Records from a spatial question set
------------------------------------------------------------------------
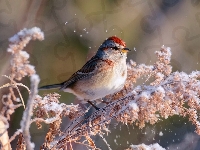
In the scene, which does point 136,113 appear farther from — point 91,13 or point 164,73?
point 91,13

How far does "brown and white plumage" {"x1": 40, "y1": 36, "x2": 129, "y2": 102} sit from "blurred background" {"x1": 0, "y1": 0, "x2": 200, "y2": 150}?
786mm

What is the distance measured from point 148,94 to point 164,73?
0.69 ft

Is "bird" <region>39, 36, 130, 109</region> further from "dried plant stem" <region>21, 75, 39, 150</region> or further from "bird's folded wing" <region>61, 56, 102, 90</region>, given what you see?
"dried plant stem" <region>21, 75, 39, 150</region>

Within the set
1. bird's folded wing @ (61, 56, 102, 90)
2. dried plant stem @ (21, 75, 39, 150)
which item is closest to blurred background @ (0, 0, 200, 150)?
bird's folded wing @ (61, 56, 102, 90)

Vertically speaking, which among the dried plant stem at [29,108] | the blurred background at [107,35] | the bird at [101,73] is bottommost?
the dried plant stem at [29,108]

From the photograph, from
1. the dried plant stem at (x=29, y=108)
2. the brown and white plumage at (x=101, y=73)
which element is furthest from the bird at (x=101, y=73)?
the dried plant stem at (x=29, y=108)

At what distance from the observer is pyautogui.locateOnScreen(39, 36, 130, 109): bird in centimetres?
152

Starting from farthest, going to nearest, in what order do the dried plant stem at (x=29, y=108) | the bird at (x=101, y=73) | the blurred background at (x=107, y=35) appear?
the blurred background at (x=107, y=35), the bird at (x=101, y=73), the dried plant stem at (x=29, y=108)

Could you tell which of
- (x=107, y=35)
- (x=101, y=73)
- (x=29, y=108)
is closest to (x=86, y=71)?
(x=101, y=73)

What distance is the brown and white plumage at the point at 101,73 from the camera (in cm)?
153

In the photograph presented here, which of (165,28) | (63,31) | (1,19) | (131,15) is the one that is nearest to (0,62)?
(1,19)

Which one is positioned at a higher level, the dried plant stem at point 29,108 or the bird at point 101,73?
the bird at point 101,73

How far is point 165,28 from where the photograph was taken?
121 inches

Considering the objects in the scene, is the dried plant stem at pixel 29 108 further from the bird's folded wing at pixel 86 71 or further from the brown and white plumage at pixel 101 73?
the bird's folded wing at pixel 86 71
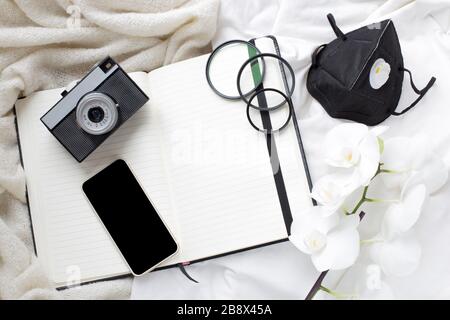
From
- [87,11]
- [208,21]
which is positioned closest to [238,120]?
[208,21]

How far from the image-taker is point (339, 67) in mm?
792

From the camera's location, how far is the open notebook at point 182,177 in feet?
2.61

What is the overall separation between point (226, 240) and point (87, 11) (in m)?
0.42

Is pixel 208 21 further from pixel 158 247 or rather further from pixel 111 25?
pixel 158 247

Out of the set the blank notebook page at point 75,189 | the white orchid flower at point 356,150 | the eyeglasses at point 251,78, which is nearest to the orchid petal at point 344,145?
the white orchid flower at point 356,150

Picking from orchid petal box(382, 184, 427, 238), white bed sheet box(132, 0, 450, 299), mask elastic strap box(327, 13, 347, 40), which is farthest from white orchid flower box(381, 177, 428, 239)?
mask elastic strap box(327, 13, 347, 40)

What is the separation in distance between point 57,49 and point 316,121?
0.44 m

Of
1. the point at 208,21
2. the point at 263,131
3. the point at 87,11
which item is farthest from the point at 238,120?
the point at 87,11

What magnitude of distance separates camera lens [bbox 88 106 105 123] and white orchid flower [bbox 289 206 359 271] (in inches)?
13.4

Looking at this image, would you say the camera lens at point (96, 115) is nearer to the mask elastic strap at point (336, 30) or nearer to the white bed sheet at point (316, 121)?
the white bed sheet at point (316, 121)

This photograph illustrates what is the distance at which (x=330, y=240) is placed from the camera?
0.67 meters

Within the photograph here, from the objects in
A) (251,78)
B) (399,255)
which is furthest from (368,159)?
(251,78)
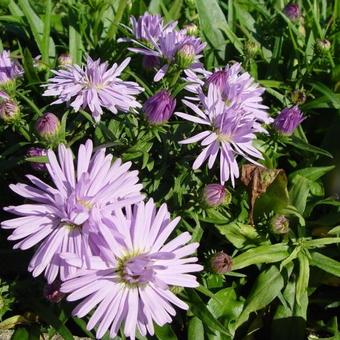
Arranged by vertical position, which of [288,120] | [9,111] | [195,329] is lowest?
[195,329]

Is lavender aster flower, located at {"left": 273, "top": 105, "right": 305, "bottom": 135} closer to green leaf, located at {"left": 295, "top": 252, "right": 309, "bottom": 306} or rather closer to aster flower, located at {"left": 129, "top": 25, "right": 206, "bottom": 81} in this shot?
aster flower, located at {"left": 129, "top": 25, "right": 206, "bottom": 81}

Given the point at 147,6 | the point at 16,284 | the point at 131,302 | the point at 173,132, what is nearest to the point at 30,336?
the point at 16,284

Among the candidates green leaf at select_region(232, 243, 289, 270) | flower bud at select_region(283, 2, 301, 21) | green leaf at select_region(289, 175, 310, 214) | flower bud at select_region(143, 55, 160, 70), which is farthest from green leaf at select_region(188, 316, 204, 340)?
flower bud at select_region(283, 2, 301, 21)

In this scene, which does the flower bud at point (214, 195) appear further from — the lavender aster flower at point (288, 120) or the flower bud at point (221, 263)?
the lavender aster flower at point (288, 120)

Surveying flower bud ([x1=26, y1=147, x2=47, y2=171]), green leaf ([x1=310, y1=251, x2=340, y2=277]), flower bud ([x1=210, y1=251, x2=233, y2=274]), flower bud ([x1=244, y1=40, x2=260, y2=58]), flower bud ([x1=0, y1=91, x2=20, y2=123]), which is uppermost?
flower bud ([x1=0, y1=91, x2=20, y2=123])

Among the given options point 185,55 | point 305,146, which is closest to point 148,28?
point 185,55

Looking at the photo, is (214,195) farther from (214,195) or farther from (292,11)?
(292,11)
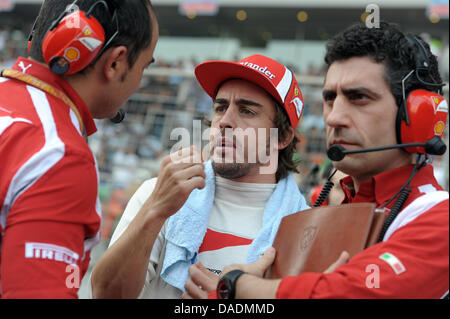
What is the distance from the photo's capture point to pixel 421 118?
4.93ft

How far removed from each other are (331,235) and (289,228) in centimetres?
20

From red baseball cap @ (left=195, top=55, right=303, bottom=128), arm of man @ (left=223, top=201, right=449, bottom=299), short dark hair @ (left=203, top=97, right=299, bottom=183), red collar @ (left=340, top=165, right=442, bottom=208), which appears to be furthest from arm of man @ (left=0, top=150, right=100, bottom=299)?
short dark hair @ (left=203, top=97, right=299, bottom=183)

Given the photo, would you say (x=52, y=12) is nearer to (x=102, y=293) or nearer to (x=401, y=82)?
(x=102, y=293)

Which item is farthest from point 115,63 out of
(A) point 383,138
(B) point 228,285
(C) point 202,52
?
(C) point 202,52

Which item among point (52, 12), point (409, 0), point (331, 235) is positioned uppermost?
point (409, 0)

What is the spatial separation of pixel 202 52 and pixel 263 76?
10.4 meters

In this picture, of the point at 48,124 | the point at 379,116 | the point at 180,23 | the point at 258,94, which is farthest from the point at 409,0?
the point at 48,124

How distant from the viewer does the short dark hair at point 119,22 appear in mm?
1429

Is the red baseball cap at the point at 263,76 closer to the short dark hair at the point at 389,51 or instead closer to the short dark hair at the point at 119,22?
the short dark hair at the point at 389,51

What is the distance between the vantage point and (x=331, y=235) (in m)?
1.43

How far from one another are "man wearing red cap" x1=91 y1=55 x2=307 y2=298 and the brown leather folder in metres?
0.31

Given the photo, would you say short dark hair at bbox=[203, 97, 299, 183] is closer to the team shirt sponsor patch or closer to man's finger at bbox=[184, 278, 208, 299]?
man's finger at bbox=[184, 278, 208, 299]

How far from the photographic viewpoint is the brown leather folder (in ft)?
4.44

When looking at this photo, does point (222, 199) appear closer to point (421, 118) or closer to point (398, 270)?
point (421, 118)
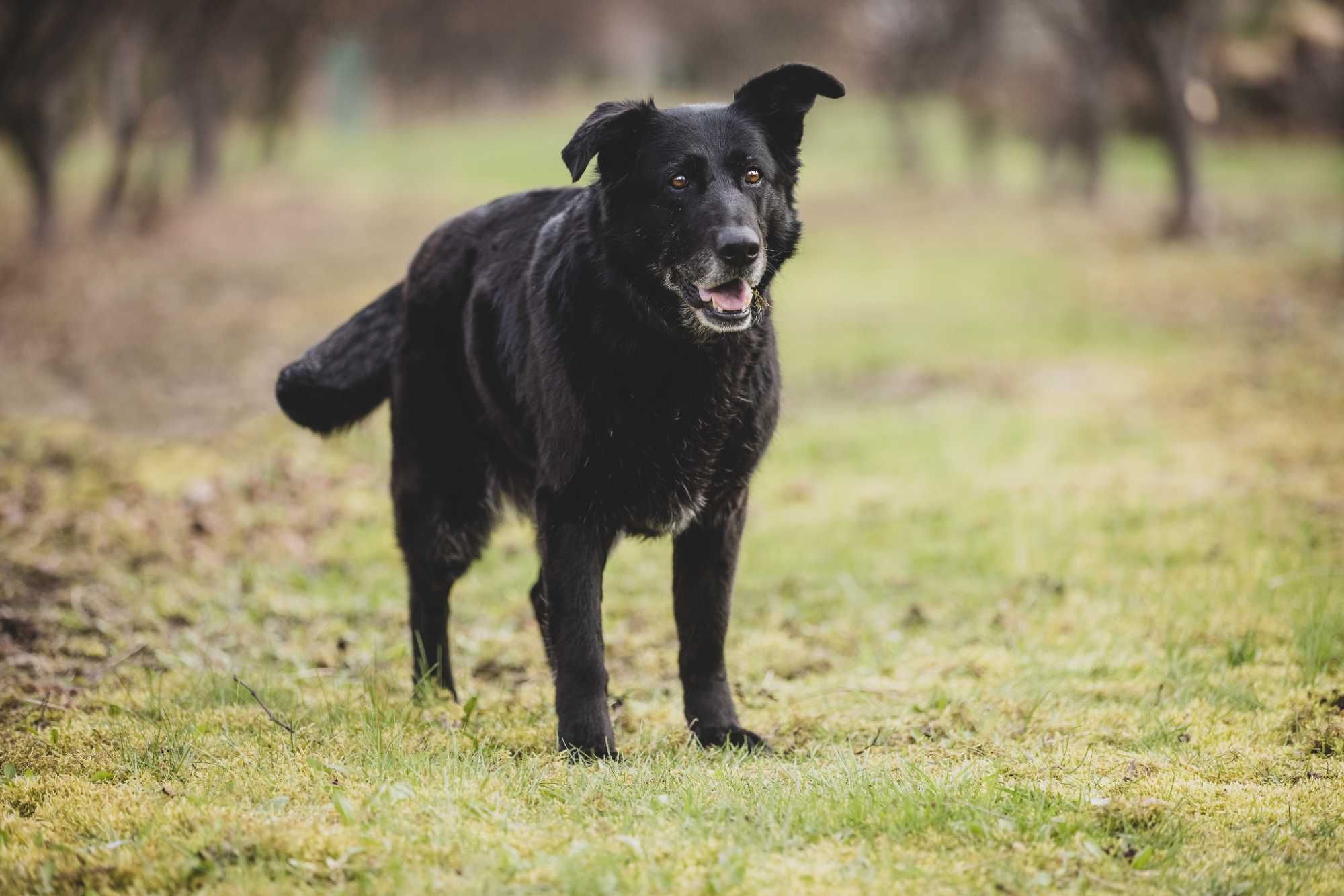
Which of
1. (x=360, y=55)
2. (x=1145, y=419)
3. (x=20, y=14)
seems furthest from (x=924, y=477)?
(x=360, y=55)

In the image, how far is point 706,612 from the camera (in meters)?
4.77

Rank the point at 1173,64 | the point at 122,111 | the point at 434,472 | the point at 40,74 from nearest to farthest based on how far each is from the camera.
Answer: the point at 434,472, the point at 40,74, the point at 1173,64, the point at 122,111

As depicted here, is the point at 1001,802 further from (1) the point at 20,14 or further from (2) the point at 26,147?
(2) the point at 26,147

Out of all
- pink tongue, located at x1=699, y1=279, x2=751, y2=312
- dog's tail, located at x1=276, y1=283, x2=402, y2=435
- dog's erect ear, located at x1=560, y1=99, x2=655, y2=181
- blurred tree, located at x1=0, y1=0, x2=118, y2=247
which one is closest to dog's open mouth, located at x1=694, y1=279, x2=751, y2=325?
pink tongue, located at x1=699, y1=279, x2=751, y2=312

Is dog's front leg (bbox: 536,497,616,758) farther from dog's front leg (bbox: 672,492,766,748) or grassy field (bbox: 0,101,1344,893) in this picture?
dog's front leg (bbox: 672,492,766,748)

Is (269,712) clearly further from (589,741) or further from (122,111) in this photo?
(122,111)

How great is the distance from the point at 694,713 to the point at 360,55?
53.4 metres

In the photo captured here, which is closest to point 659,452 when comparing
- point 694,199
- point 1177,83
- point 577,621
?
point 577,621

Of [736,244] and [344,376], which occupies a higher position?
[736,244]

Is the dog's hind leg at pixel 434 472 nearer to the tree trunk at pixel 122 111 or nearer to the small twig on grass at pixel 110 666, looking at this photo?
the small twig on grass at pixel 110 666

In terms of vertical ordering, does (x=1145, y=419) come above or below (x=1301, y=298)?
below

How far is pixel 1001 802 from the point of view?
3.74 meters

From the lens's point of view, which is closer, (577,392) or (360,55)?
(577,392)

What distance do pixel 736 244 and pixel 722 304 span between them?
203mm
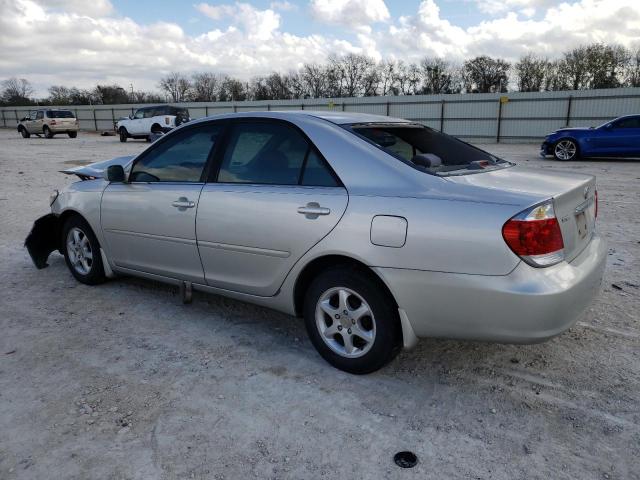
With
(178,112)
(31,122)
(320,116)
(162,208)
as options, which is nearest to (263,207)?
(320,116)

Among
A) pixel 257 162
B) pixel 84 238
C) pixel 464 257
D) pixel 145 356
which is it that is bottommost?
pixel 145 356

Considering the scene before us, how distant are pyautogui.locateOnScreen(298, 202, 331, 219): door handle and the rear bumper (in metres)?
0.48

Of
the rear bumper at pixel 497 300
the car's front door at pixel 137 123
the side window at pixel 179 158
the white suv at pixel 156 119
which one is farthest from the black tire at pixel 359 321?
the car's front door at pixel 137 123

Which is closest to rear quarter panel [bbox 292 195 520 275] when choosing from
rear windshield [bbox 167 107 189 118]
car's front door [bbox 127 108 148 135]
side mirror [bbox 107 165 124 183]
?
side mirror [bbox 107 165 124 183]

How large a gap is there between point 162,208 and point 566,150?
48.4ft

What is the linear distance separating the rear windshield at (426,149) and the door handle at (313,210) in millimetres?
489

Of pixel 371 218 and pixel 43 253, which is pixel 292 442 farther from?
pixel 43 253

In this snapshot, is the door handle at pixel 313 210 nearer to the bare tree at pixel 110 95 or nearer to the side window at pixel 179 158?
the side window at pixel 179 158

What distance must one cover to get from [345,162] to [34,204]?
786 cm

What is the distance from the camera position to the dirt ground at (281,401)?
2.30 meters

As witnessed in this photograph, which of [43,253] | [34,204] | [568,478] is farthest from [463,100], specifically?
[568,478]

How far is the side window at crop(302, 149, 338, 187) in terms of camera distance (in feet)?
9.93

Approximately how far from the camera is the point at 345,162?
298cm

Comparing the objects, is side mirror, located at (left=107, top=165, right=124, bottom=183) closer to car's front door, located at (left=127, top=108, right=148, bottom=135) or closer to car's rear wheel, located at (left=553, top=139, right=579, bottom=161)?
car's rear wheel, located at (left=553, top=139, right=579, bottom=161)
------------------------------------------------------------------------
## Work to be completed
Reproduce verbatim the portion of the listing above that opens with the line containing "Starting from farthest, going" and closes with the line containing "the blurred background at (x=107, y=35), the", including both of those lines.

## Result
Starting from farthest, going to nearest, in what order do the dried plant stem at (x=29, y=108) | the bird at (x=101, y=73) | the blurred background at (x=107, y=35) appear?
the blurred background at (x=107, y=35), the bird at (x=101, y=73), the dried plant stem at (x=29, y=108)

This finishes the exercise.